Job: Copy each of the following entries word for word, along with its answer.

Provided data:
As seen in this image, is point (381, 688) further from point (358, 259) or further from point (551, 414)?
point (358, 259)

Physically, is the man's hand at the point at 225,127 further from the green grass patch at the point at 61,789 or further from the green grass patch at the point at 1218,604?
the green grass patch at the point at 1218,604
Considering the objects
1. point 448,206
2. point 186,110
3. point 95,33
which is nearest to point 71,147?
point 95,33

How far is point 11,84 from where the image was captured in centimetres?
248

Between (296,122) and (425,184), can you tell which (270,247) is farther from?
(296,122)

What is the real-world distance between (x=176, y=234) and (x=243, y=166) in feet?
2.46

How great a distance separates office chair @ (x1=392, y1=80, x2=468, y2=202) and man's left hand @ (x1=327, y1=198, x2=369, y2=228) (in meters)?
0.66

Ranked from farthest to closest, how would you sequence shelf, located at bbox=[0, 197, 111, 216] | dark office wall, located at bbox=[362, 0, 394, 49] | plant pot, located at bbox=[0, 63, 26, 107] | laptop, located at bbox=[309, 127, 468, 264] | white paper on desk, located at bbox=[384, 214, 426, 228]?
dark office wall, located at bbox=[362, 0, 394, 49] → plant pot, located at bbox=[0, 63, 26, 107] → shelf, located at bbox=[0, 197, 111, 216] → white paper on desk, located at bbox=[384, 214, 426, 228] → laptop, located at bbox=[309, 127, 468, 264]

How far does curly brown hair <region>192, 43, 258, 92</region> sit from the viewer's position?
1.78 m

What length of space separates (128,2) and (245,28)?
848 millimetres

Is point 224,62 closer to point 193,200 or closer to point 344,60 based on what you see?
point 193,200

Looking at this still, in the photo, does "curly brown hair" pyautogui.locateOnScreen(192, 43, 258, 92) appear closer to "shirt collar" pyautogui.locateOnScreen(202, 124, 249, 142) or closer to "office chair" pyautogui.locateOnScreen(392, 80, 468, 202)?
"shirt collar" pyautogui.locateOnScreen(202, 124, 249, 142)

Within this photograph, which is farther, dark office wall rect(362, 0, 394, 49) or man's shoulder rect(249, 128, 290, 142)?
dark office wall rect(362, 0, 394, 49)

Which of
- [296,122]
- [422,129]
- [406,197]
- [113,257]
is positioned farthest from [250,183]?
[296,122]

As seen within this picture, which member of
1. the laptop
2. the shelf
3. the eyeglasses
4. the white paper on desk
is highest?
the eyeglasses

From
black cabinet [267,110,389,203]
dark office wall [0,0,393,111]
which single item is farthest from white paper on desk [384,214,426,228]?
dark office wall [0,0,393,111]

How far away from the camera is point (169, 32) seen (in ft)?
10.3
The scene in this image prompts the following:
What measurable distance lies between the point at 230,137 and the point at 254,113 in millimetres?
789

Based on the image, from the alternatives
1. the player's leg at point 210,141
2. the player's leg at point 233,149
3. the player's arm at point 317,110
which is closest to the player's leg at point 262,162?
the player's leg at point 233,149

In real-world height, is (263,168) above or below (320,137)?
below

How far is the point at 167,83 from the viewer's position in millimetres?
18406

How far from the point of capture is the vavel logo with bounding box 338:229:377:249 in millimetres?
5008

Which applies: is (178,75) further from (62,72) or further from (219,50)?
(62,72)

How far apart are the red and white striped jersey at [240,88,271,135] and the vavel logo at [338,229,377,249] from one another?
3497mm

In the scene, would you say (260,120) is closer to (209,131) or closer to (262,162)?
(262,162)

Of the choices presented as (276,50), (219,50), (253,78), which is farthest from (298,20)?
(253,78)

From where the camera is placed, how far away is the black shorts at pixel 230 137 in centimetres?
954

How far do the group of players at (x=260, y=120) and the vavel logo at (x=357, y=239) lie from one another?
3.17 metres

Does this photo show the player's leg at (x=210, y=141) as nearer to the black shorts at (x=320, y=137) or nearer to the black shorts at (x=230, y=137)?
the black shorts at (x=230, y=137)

Task response:
As seen in this image, is point (381, 688) further from point (358, 259) or further from point (551, 414)?
point (358, 259)

Physically, is the man's hand at the point at 225,127 further from the green grass patch at the point at 61,789 or further from the green grass patch at the point at 1218,604?
the green grass patch at the point at 1218,604
Considering the objects
1. point 448,206
2. point 186,110
3. point 95,33
which is nearest to point 71,147?
point 95,33

How far is point 11,84 from where the image was captured in centimetres?
248

Between (296,122) and (425,184), can you tell which (270,247) is farther from?
(296,122)

What is the real-world distance between (x=176, y=234) and (x=243, y=166) in feet?
2.46

How great a distance separates office chair @ (x1=392, y1=80, x2=468, y2=202) and man's left hand @ (x1=327, y1=198, x2=369, y2=228) (in meters)?
0.66

Ranked from farthest to closest, how would you sequence shelf, located at bbox=[0, 197, 111, 216] | dark office wall, located at bbox=[362, 0, 394, 49] | plant pot, located at bbox=[0, 63, 26, 107] | laptop, located at bbox=[309, 127, 468, 264] | white paper on desk, located at bbox=[384, 214, 426, 228]?
dark office wall, located at bbox=[362, 0, 394, 49] → plant pot, located at bbox=[0, 63, 26, 107] → shelf, located at bbox=[0, 197, 111, 216] → white paper on desk, located at bbox=[384, 214, 426, 228] → laptop, located at bbox=[309, 127, 468, 264]

How far does curly brown hair <region>192, 43, 258, 92</region> sit from the viewer's position?
1.78 m

What length of space separates (128,2) and (245,28)?
848 millimetres

Is point 224,62 closer to point 193,200 or closer to point 344,60 based on what you see?
point 193,200

Looking at this still, in the photo, does "curly brown hair" pyautogui.locateOnScreen(192, 43, 258, 92) appear closer to "shirt collar" pyautogui.locateOnScreen(202, 124, 249, 142) or closer to "office chair" pyautogui.locateOnScreen(392, 80, 468, 202)?
"shirt collar" pyautogui.locateOnScreen(202, 124, 249, 142)

Within this photograph, which is farther, dark office wall rect(362, 0, 394, 49) or man's shoulder rect(249, 128, 290, 142)?
dark office wall rect(362, 0, 394, 49)

Which of
- [296,122]
- [422,129]
- [406,197]
- [113,257]
is positioned farthest from [250,183]?
[296,122]

As seen within this picture, which member of
1. the laptop
2. the shelf
3. the eyeglasses
4. the white paper on desk
is highest?
the eyeglasses

From
black cabinet [267,110,389,203]
dark office wall [0,0,393,111]
which single item is farthest from white paper on desk [384,214,426,228]?
dark office wall [0,0,393,111]

How far away from the camera is point (169, 32) seen (in ft)?
10.3
The scene in this image prompts the following:
What measurable distance lies between the point at 230,137 and the point at 254,113 in millimetres?
789

Based on the image, from the alternatives
1. the player's leg at point 210,141
2. the player's leg at point 233,149
3. the player's arm at point 317,110
which is closest to the player's leg at point 262,162?
the player's leg at point 233,149

In real-world height, is (263,168) above or below (320,137)?
below

How far is the point at 167,83 from the viewer's position in millimetres?
18406

How far from the point of capture is the vavel logo with bounding box 338:229:377:249 in millimetres?
5008

Which applies: is (178,75) further from (62,72) or further from (219,50)?
(62,72)

How far apart are the red and white striped jersey at [240,88,271,135] and the vavel logo at [338,229,377,249] from one another?
3497mm

In the scene, would you say (260,120) is closer to (209,131) or closer to (262,162)?
(262,162)

Of the choices presented as (276,50), (219,50), (253,78), which is farthest from (298,20)?
(253,78)

From where the camera is placed, how far away is the black shorts at pixel 230 137 in centimetres?
954

How far do the group of players at (x=260, y=120) and the vavel logo at (x=357, y=239) lie from one another?
3.17 metres

Does this photo show the player's leg at (x=210, y=141) as nearer to the black shorts at (x=320, y=137) or nearer to the black shorts at (x=230, y=137)?
the black shorts at (x=230, y=137)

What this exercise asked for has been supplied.